The head has been broken off, the hands defaced, and the lower portion of the slab is gone entirely. What remains is still legible enough to read: a figure in high relief, his left arm drawn across his chest clutching a fold of his mantle, his right gloved hand holding the other glove and the mantle string, his hair dressed below the ears. A trefoil canopy, the arched decorative frame carved above the figure, survives in badly damaged form, supported by a small corbel, with leaves curling up from the border on one side. The other edge is left with a plain chamfer. It is a fragment, clearly, but a precise and once-accomplished one.
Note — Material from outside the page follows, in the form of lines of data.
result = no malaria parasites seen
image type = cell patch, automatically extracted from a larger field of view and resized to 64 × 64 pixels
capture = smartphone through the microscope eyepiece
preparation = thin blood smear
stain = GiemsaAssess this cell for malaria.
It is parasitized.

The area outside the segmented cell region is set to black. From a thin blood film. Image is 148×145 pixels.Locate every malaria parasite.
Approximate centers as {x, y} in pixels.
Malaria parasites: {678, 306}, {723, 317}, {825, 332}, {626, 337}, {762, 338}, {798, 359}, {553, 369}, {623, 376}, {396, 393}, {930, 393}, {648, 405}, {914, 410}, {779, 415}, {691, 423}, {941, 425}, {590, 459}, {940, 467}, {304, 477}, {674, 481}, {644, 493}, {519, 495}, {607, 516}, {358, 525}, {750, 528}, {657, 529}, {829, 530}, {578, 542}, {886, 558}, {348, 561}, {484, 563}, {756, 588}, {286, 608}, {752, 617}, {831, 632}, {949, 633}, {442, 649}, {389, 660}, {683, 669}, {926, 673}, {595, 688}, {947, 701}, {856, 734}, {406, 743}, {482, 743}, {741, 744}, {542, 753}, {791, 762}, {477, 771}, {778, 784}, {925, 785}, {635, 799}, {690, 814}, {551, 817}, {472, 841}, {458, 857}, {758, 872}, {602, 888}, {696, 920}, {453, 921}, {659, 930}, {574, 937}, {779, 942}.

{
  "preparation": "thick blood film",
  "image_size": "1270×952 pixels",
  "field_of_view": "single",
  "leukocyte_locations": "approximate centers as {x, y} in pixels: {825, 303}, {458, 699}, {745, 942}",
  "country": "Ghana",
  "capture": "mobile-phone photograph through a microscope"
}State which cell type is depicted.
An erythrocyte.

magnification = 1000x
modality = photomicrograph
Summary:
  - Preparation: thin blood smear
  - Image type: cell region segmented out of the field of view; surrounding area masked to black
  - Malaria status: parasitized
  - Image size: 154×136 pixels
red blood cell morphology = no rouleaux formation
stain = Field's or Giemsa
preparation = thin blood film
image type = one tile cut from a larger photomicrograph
The slab dates to the late thirteenth century and was originally laid on the north side of a church belonging to the Franciscan Friary in Cashel town, specifically within the Hackett chapel. The Hackett family were among the founders and principal patrons of that chapel, and a Franciscan chronicler named Wadding, writing in 1734, recorded that many tombs of the founders and their associated families had been visible there. When the friary was demolished, the effigy was moved to the grounds of a convent that later occupied the same site, before eventually being transferred to its current home on the Rock. The figure's identity is not recorded, but given its location within the Hackett chapel and the quality of the carving, a connection to that founding family seems probable. The effigy measures 1.31 metres in length, tapering from 0.71 metres wide at the top to 0.57 metres at the surviving lower section.